It’s been revealed that Singapore’s financial regulator is going to help local cryptocurrency firms set up traditional bank accounts, in order to boost the country’s fintech economy. I recently reported that Canadian banks aren’t quite as on board with cryptocurrency, so what is the difference? In Singapore, the government wants to try to bring the banks together to come to some kind of understanding. Maybe that will happen one day in Canada, but right now, that’s not an option. Is this a good thing? The short answer is yes, but I think what this does is put a lot of regulations and stipulations around what can be done within the country. Which I think is a really good thing.
As much as we think we know about cryptocurrency, it’s still a bit unknown. I’ve said this before and I’ll continue saying it – regular consumers just don’t have the background or understanding to know what it is or what to do with it. It’s not like a stock, for example, where most people understand what it means when Apple is trading at $216.36. Yes – cryptocurrency also has a value, but one Bitcoin is worth $6,193.82. What does that mean? Cashing in a stock, again, has a relatively easy process. Can you cash in your Bitcoin just as easy? When Apple goes public, they identify so many shares for the company. Meaning, you can only buy so many shares. With cryptocurrency, however, you don’t necessarily buy it. Instead, you mine it using your computer’s hardware.
Which makes it kind of like finding buried treasure. Or having a gold nugget. What does this mean for you? Yes, there’s value, but there isn’t really a market to sell your gold nugget. You can’t take it to Best Buy and purchase a TV.

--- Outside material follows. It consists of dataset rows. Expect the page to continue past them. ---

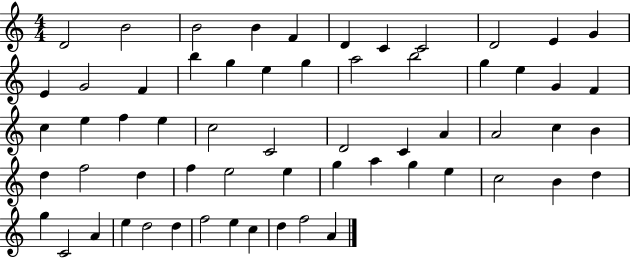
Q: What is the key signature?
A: C major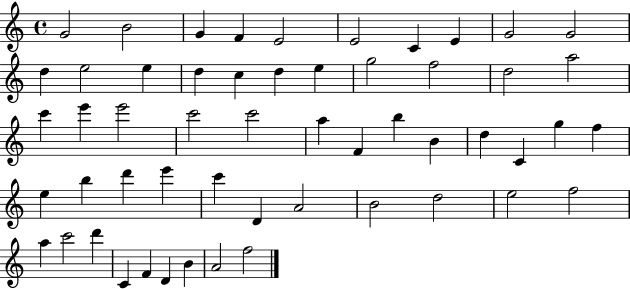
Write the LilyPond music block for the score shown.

{
  \clef treble
  \time 4/4
  \defaultTimeSignature
  \key c \major
  g'2 b'2 | g'4 f'4 e'2 | e'2 c'4 e'4 | g'2 g'2 | \break d''4 e''2 e''4 | d''4 c''4 d''4 e''4 | g''2 f''2 | d''2 a''2 | \break c'''4 e'''4 e'''2 | c'''2 c'''2 | a''4 f'4 b''4 b'4 | d''4 c'4 g''4 f''4 | \break e''4 b''4 d'''4 e'''4 | c'''4 d'4 a'2 | b'2 d''2 | e''2 f''2 | \break a''4 c'''2 d'''4 | c'4 f'4 d'4 b'4 | a'2 f''2 | \bar "|."
}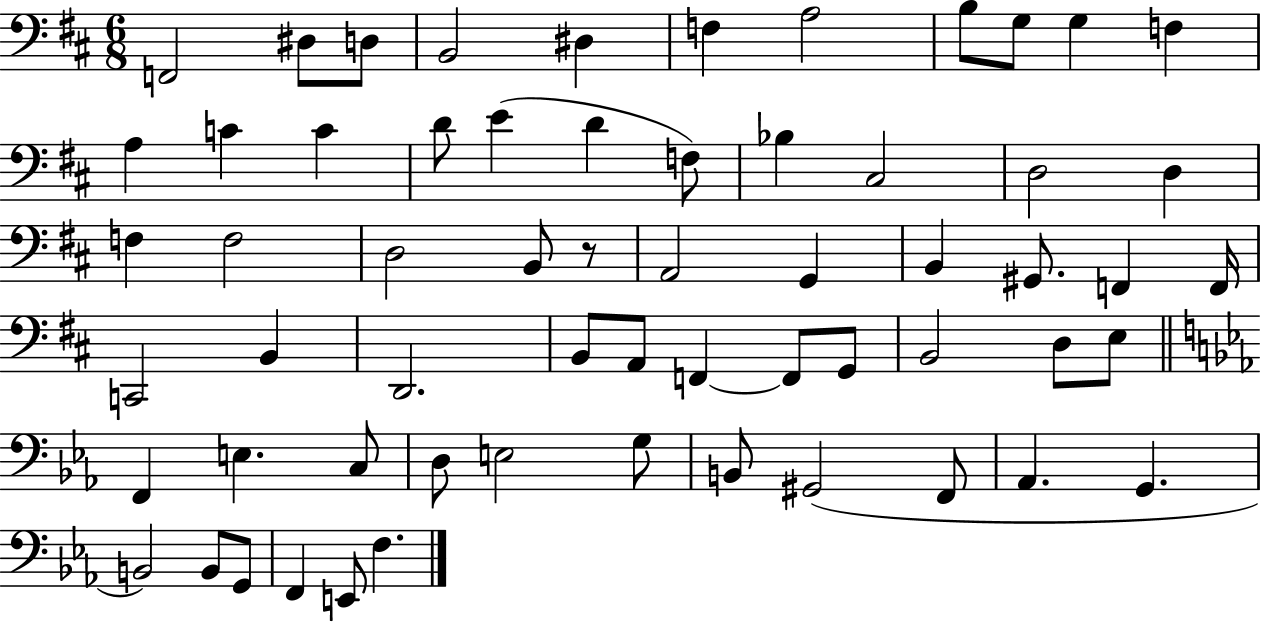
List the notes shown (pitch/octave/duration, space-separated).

F2/h D#3/e D3/e B2/h D#3/q F3/q A3/h B3/e G3/e G3/q F3/q A3/q C4/q C4/q D4/e E4/q D4/q F3/e Bb3/q C#3/h D3/h D3/q F3/q F3/h D3/h B2/e R/e A2/h G2/q B2/q G#2/e. F2/q F2/s C2/h B2/q D2/h. B2/e A2/e F2/q F2/e G2/e B2/h D3/e E3/e F2/q E3/q. C3/e D3/e E3/h G3/e B2/e G#2/h F2/e Ab2/q. G2/q. B2/h B2/e G2/e F2/q E2/e F3/q.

Getting back to Singapore, though, one of the stipulations is that this deal is only available for Singaporean businesses. Meaning, if you want to go set up your business in Singapore, you’re not going to be eligible for this deal. In general, crypto-based businesses in Singapore have been struggling to grow as banks continue to deny or close their accounts. (Kind of like the Canadian example) What’s unknown is how the government will mediate this relationship. And while I still think this is a good thing, I do wonder what kind of outcome this will have? My guess, as I’ve already indicated is that this will be highly regulated.
This isn’t the first government to attempt to bridge this kind of gap. Last month, the Swiss government issued guidelines to their 250-plus banks to help nurture relationships with blockchain startups. In that case, many blockchain companies were leaving the country after having bank accounts revoked or closed. What I do like is the fact that these kinds of partnerships are being established. What is interesting is the way this is playing out there. Blockchain was created to decrease society’s reliance on banks. And even though, it’s been 10 years since it was introduced, we’re still relying on banks. In fact, blockchain is now relying on banks.
These two groups need to sort their stuff out because the truth is, we need both of them right now. Whether that’s the case in the future, I can’t predict, but the way we spend money is certainly changing.